ISAAC W. BAKER (1818-1862) PAPERS, 1944





Collection Summary

Repository:The Phillips Library at the Peabody Essex Museum 132 Essex Street Salem, MA 01970 Phone: 978-745-9500 Fax: 978-531-1516
Creator:Baker, Isaac Wallis, 1818-1862
Title:Isaac W. Baker (1818-1862) Papers
Dates:1944
Quantity:0.25 linear feet (1 box)
Abstract:The Isaac Wallis Baker papers are transcriptions of five different ship's logs that were written by Baker while he worked on the ships.
Collection Number:MH 32

Series List


Scope and Content Note

The Isaac Wallis Baker papers are transcriptions of five different ship's logs that were written by Baker while he worked on the ships. They contain technical information such as latitude, longitude, temperature, direction, and the status of the crew and ship. However, they also contain jokes, poems, short stories, and opinions. It is not known why the transcriptions were typed, who they were typed by, or where the original ships' logs are located. Three of the transcripts have handwritten dates, which are assumed to be the date of the transcription. The transcriptions also contain notes from the transcriber.


Biographical Sketch

Isaac Wallis Baker was born on April 4, 1818 to Joseph Baker, of Beverly, Massachusetts. He was a sailor by profession; however, he was also an artist, daguerreotypist, and lecturer. After hearing about the discovery of gold in California, Baker joined a mining venture, the Beverly Joint Stock Company, sometime in 1849. During the long voyage to California on board the bark San Francisco, he amused himself by keeping a journal about the ship's activities. Once in California, Baker and two companions left the company and headed for the mines at Stoney Point on the south fork of the Feather River. Baker did stake a claim; however, when it ran out, he sold his mining equipment and returned to New York in November 1850.

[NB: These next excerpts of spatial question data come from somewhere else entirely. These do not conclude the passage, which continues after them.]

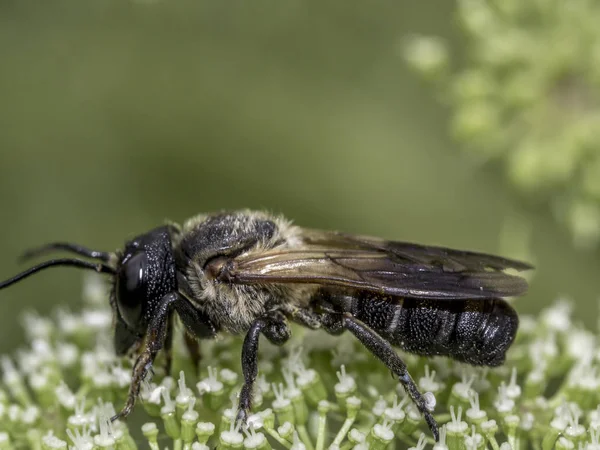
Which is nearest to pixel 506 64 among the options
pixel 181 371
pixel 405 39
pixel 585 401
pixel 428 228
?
pixel 405 39

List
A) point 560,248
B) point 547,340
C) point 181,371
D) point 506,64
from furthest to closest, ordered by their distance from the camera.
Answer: point 560,248
point 506,64
point 547,340
point 181,371

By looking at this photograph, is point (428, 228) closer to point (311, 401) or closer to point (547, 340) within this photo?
point (547, 340)

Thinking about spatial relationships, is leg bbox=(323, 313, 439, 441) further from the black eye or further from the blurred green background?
the blurred green background

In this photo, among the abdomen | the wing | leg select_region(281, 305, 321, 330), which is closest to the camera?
the wing

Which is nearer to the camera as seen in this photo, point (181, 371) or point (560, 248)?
point (181, 371)

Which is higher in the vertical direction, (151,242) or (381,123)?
(381,123)

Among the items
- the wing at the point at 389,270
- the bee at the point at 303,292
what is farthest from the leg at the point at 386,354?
the wing at the point at 389,270

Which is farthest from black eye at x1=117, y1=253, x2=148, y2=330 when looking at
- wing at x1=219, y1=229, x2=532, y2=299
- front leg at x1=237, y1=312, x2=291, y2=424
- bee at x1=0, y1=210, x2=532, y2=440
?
front leg at x1=237, y1=312, x2=291, y2=424
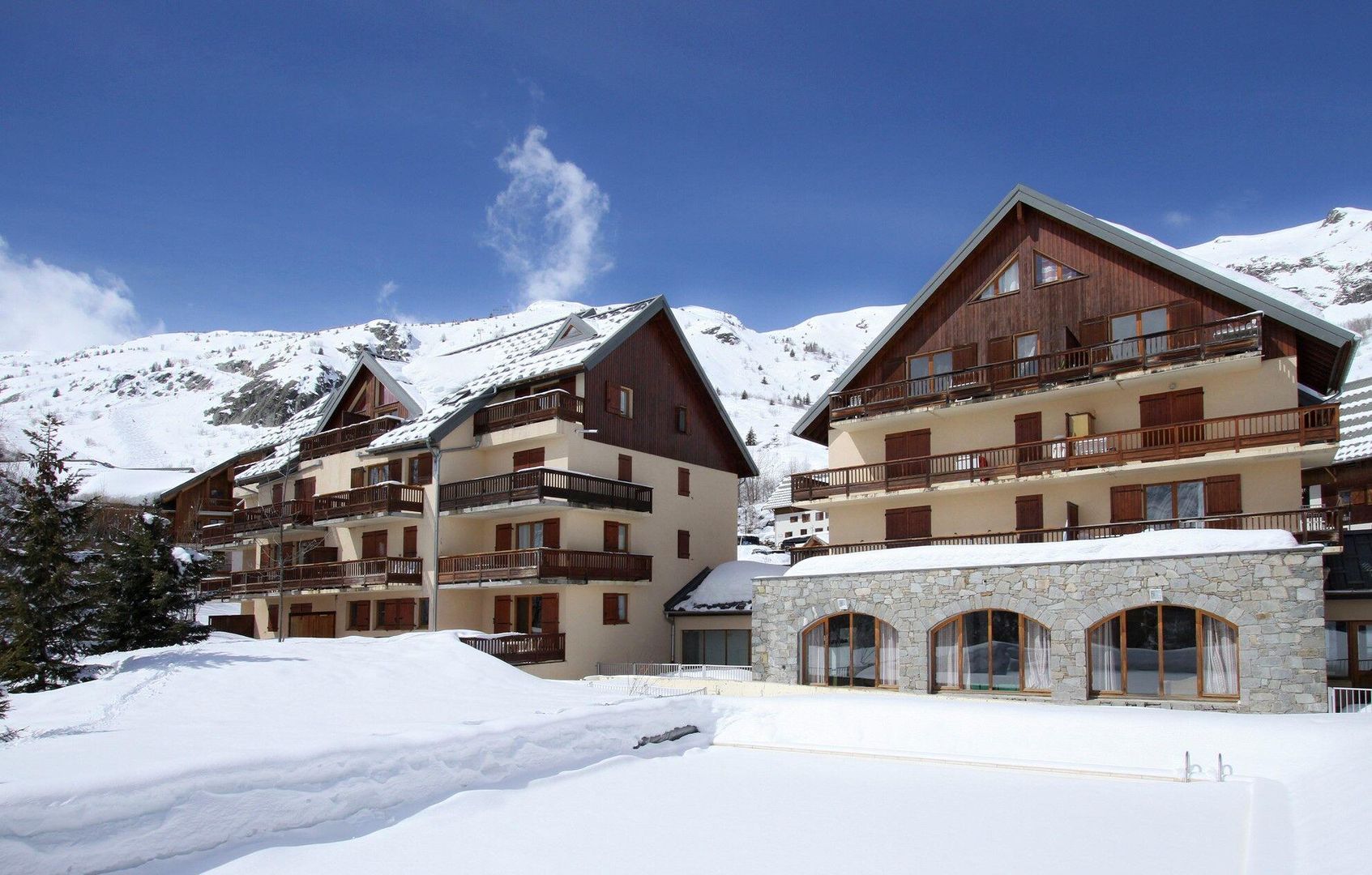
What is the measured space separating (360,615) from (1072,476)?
28.2 metres

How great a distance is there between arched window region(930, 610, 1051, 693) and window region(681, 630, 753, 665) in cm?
1116

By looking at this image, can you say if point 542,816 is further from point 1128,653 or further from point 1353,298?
point 1353,298

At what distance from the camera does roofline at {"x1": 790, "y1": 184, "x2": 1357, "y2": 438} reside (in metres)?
25.0

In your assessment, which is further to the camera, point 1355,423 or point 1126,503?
point 1355,423

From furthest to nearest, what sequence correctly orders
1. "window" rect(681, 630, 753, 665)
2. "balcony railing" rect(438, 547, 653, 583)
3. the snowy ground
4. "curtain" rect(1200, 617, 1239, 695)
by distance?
"window" rect(681, 630, 753, 665), "balcony railing" rect(438, 547, 653, 583), "curtain" rect(1200, 617, 1239, 695), the snowy ground

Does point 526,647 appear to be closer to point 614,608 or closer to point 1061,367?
point 614,608

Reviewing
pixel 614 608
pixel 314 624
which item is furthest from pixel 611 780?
pixel 314 624

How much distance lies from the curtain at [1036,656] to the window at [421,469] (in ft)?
76.6

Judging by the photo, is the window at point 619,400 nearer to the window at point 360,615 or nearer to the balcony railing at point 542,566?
the balcony railing at point 542,566

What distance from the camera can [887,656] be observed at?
2573cm

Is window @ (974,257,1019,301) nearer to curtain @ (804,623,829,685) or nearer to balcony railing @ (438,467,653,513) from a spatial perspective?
curtain @ (804,623,829,685)

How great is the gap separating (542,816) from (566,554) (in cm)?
2059

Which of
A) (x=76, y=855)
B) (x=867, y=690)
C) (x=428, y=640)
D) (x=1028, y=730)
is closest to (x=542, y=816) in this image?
(x=76, y=855)

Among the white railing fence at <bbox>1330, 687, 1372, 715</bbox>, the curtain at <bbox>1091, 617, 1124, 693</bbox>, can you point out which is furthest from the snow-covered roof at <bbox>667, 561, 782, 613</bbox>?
the white railing fence at <bbox>1330, 687, 1372, 715</bbox>
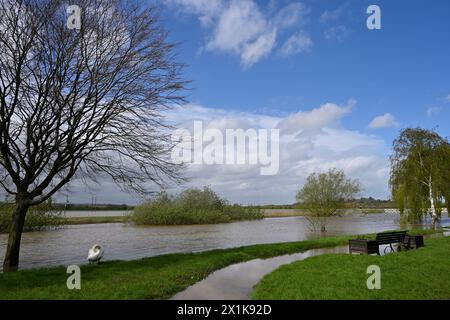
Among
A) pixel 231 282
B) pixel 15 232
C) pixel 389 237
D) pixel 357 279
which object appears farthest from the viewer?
pixel 389 237

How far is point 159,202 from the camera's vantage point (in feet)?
149

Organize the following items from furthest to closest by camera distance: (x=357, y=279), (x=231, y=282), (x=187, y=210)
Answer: (x=187, y=210) < (x=231, y=282) < (x=357, y=279)

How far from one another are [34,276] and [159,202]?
35677 mm

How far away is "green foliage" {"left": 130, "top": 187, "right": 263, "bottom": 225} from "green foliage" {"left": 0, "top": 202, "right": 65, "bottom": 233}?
10.2 metres

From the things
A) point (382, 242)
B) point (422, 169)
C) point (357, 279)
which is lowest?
point (357, 279)

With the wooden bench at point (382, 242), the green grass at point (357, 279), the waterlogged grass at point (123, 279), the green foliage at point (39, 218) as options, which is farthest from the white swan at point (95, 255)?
the green foliage at point (39, 218)

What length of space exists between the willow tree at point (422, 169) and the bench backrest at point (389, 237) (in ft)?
41.4

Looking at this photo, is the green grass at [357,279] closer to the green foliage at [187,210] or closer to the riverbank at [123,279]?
the riverbank at [123,279]

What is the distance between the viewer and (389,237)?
14375 millimetres

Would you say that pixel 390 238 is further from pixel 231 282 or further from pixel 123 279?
pixel 123 279

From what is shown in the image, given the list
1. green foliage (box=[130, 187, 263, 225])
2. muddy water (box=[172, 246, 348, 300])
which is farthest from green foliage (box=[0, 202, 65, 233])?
muddy water (box=[172, 246, 348, 300])

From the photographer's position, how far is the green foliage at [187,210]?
4431 centimetres

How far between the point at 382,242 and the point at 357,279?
624 centimetres

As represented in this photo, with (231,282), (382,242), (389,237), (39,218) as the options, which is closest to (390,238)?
(389,237)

He returned to California in May 1852 on board John Q. Adams. In March of 1853, he began to learn the daguerreotype trade. That fall Baker returned to the east coast. In 1854 he began to deliver lectures about his time in California throughout Massachusetts (Palmquist, 94).


Baker married Lydia Smith Larcom in April 1844. He died in September 1862, it is thought, in Sumatra.


Index Terms

This collection is indexed under the following headings in Philcat. Researchers desiring materials about related topics, persons, or places should search the catalog using these headings.

Baker, Isaac Wallis, 1818-1862
John Gaskie (Bark)
Merrimac (Ship)
Ripley (Schooner)
Tusker (Brig)
Warsaw (Ship)

Restrictions

Restrictions on Access

This collection is open for research use.


Administrative Information

Copyright

Requests for permission to publish material from the collection must be submitted in writing to the Manuscript Librarian in the Phillips Library at the Peabody Essex Museum.

Preferred Citation

Isaac W. Baker (1818-1862) Papers, MH 32, Phillips Library, Peabody Essex Museum, Salem, Mass.

Provenance

This material was found in the collection.

Processing Information

Collection processed by Hilary Streifer, March 2015.


Related Material

Palmquist, Peter E., and Thomas R. Kailbourn. Pioneer Photographers of the Far West: A Biographical Dictionary 1840-1865. CA: Stanford University Press, 2000.


Larcom Family Papers, 1833-1933. MSS 8.


Tarquin (Ship) Logbook, 1862-1863. Log 2040.